## REQUIREMENT
Work out the number of lines in the listing below that include "title", and answer with it alone.

## DATASET RECORDS
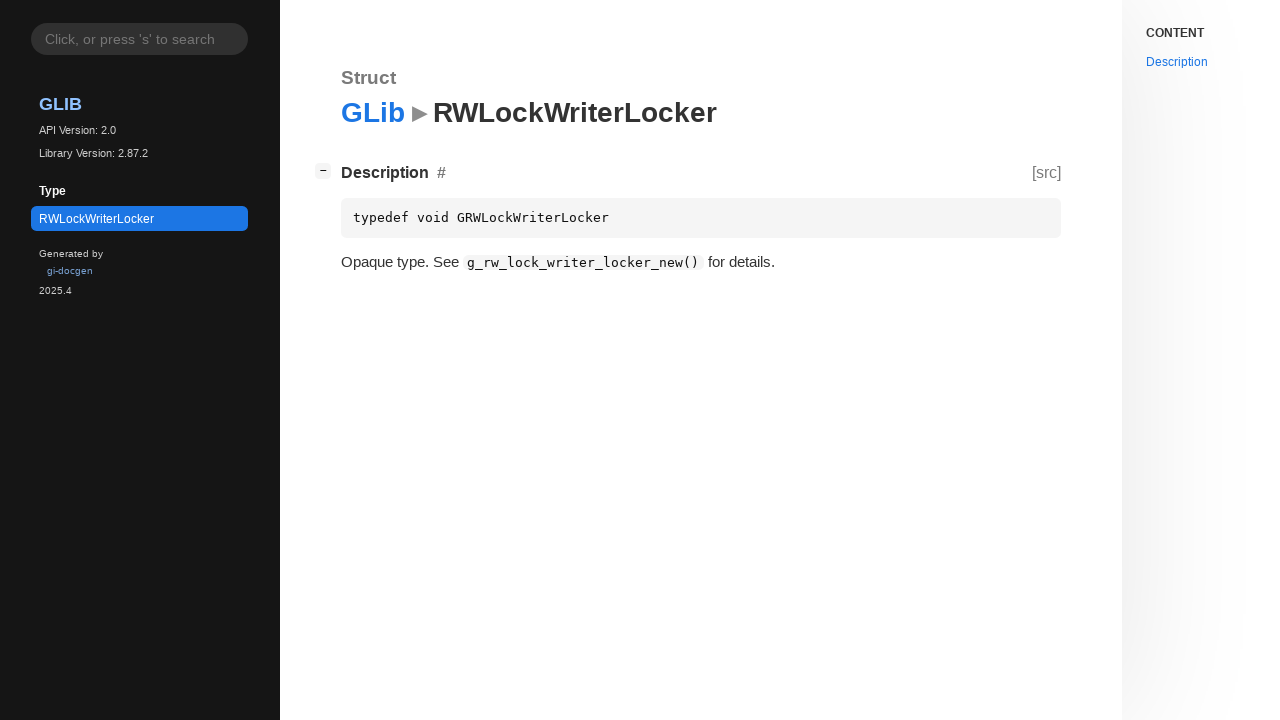

--- FILE ---
content_type: text/html; charset=utf-8
request_url: https://docs.gtk.org/glib/alias.RWLockWriterLocker.html
body_size: 3423
content:
<!--
SPDX-FileCopyrightText: GLib Development Team

SPDX-License-Identifier: LGPL-2.1-or-later
-->

<!DOCTYPE html>
<html lang="en">
<head>
  <title>GLib.RWLockWriterLocker</title>
  <meta name="viewport" content="width=device-width, initial-scale=1">

  <meta charset="utf-8" />

  
  <meta property="og:type" content="website"/>

  

  
  <meta property="og:title" content="GLib.RWLockWriterLocker"/>
  <meta property="og:description" content="Reference for GLib.RWLockWriterLocker"/>
  <meta name="twitter:title" content="GLib.RWLockWriterLocker"/>
  <meta name="twitter:description" content="Reference for GLib.RWLockWriterLocker"/>


  
  <meta name="twitter:card" content="summary"/>

  
  
  
  <link rel="search" type="application/opensearchdescription+xml" title="GLib" href="opensearch.xml">
  
  

  <link rel="stylesheet" href="style.css" type="text/css" />

  

  
  <script src="urlmap.js"></script>
  
  
  <script src="fzy.js"></script>
  <script src="search.js"></script>
  
  <script src="main.js"></script>

  
</head>

<body>
  <div id="body-wrapper" tabindex="-1">

    <nav class="sidebar devhelp-hidden">
      
      
      <div class="search section">
        <form id="search-form" autocomplete="off">
          <input id="search-input" type="text" name="do-not-autocomplete" placeholder="Click, or press 's' to search" autocomplete="off"/>
        </form>
      </div>
      
      <div class="section namespace">
        <h3><a href="index.html">GLib</a></h3>
        <p>API Version: 2.0</p>
        
        <p>Library Version: 2.87.2</p>
        
      </div>
      
<div class="section">
  <h5>Type</h5>
  <div class="links">
    <a class="current" href="struct.RWLockWriterLocker.html#description">RWLockWriterLocker</a>
  </div>
</div>



      <div class="section generator">
        <p>Generated by <a href="https://gitlab.gnome.org/GNOME/gi-docgen">gi-docgen</a> 2025.4</p>
      </div>
    </nav>

    <button id="btn-to-top" class="hidden"><span class="up-arrow"></span></button>

    
<section id="main" class="content">
  <header>
    <h3>Struct</h3>
    <h1><a href="index.html">GLib</a><span class="sep"></span>RWLockWriterLocker</h1>
  </header>

  <section>
    <summary>
      <div class="docblock">
        <p></p>
      </div>
      <div class="toggle-wrapper">
        <h4 style="display:flex;" id="description">
          Description
          <a href="#description" class="anchor"></a>
          
          <a class="srclink" title="go to source location" href="https://gitlab.gnome.org/GNOME/glib/-/blob/main/glib/gthread.h#L560">[src]</a>
          
        </h4>

        <pre><code>typedef void GRWLockWriterLocker</code></pre>

        <div class="docblock">
          <p>Opaque type. See <code>g_rw_lock_writer_locker_new()</code> for&nbsp;details.</p>
        </div>

        

        <div class="docblock">
          
          
          
        </div>

        
      </div>
    </summary>

    

    

    

  </section>
</section>


    
<div id="toc" class="toc">
  <nav aria-labelledby="toc-title">
    <p id="toc-title">Content</p>
    <ul class="toc-list">
      <li class="toc-list-item"><a href="#description"><span class="link-text">Description</span></a></li>
      
      

      

      

    </ul>
  </nav>
</div>


    <section id="search" class="content hidden"></section>

    <footer>
    
    </footer>
  </div>
</body>
</html>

## TASK SOLUTION
7